> [Assignment]: When you copy the data, keep every line exactly as written and skip the pictures.

> [Task material]:
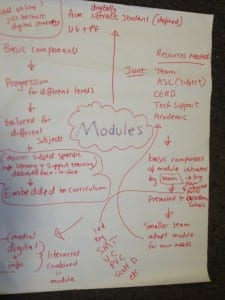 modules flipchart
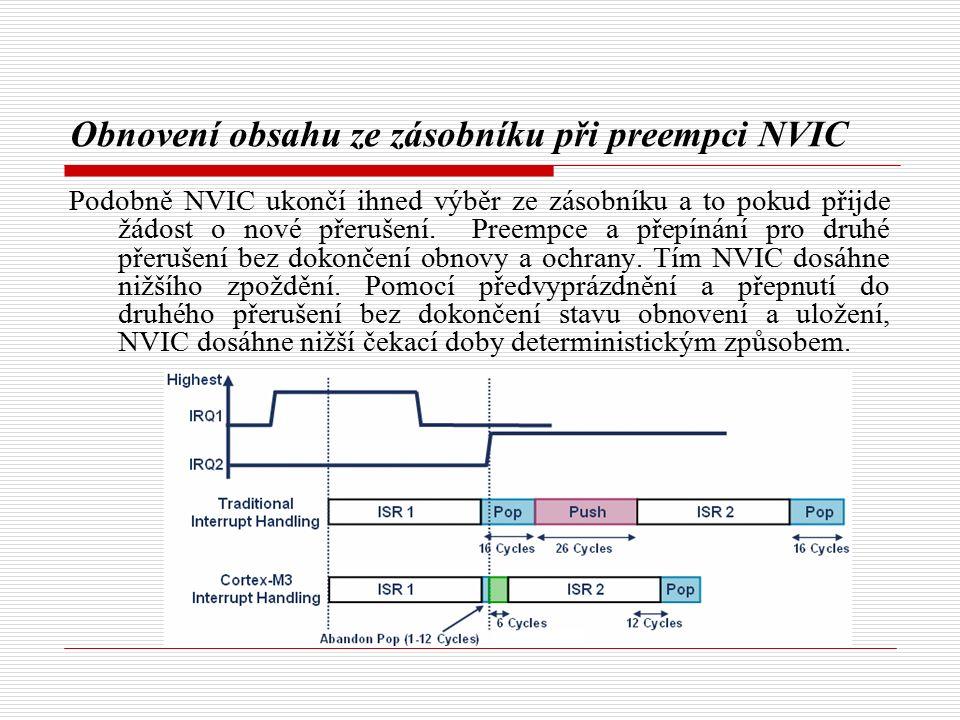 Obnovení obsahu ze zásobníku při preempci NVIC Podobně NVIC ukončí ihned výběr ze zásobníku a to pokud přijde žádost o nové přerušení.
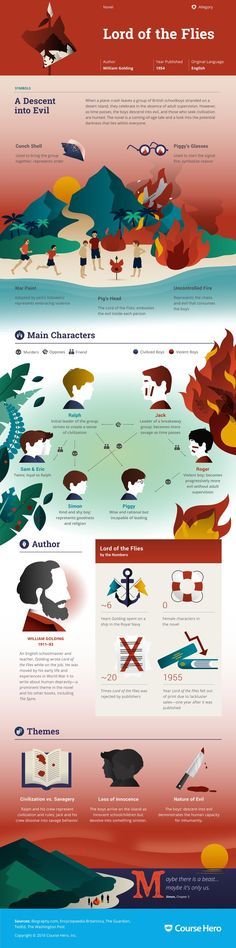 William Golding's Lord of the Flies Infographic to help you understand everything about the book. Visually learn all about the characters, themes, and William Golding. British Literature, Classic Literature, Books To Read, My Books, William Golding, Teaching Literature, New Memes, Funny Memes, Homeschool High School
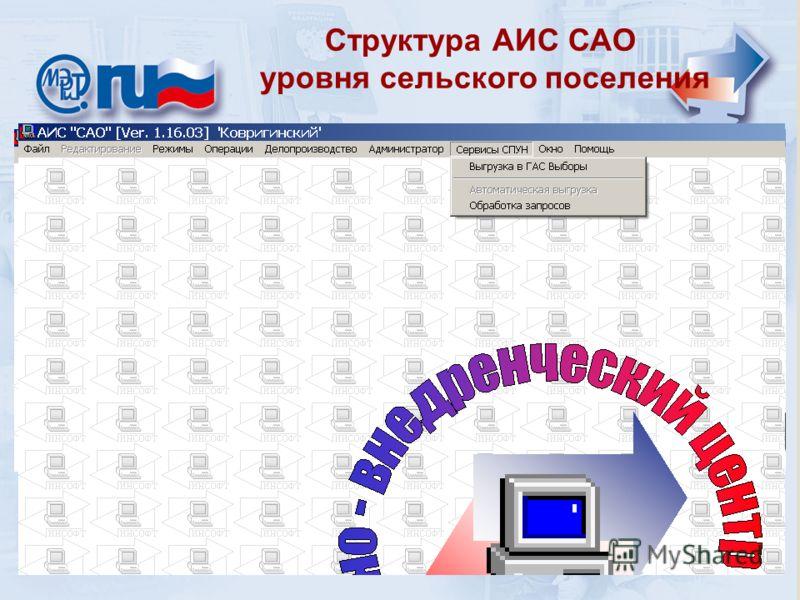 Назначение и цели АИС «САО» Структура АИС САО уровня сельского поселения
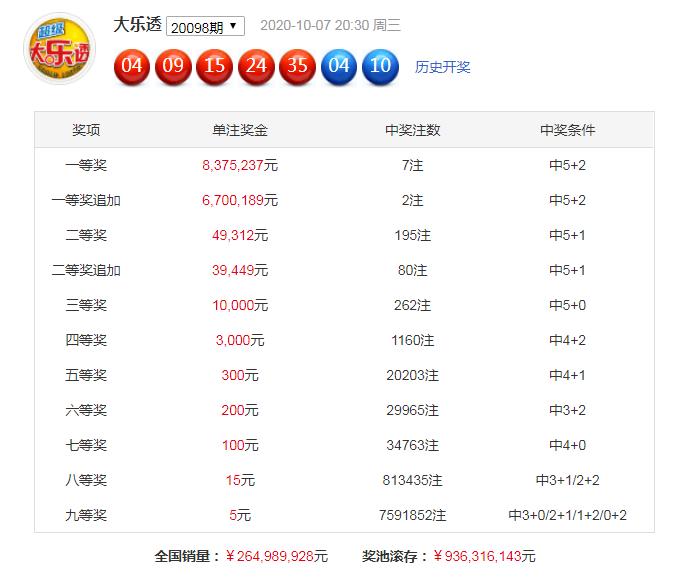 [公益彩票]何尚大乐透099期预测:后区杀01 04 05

> [Your solution]:
 modules flipchart
 Obnovení obsahu ze zásobníku při preempci NVIC Podobně NVIC ukončí ihned výběr ze zásobníku a to pokud přijde žádost o nové přerušení.
 William Golding's Lord of the Flies Infographic to help you understand everything about the book. Visually learn all about the characters, themes, and William Golding. British Literature, Classic Literature, Books To Read, My Books, William Golding, Teaching Literature, New Memes, Funny Memes, Homeschool High School
 Назначение и цели АИС «САО» Структура АИС САО уровня сельского поселения
 [公益彩票]何尚大乐透099期预测:后区杀01 04 05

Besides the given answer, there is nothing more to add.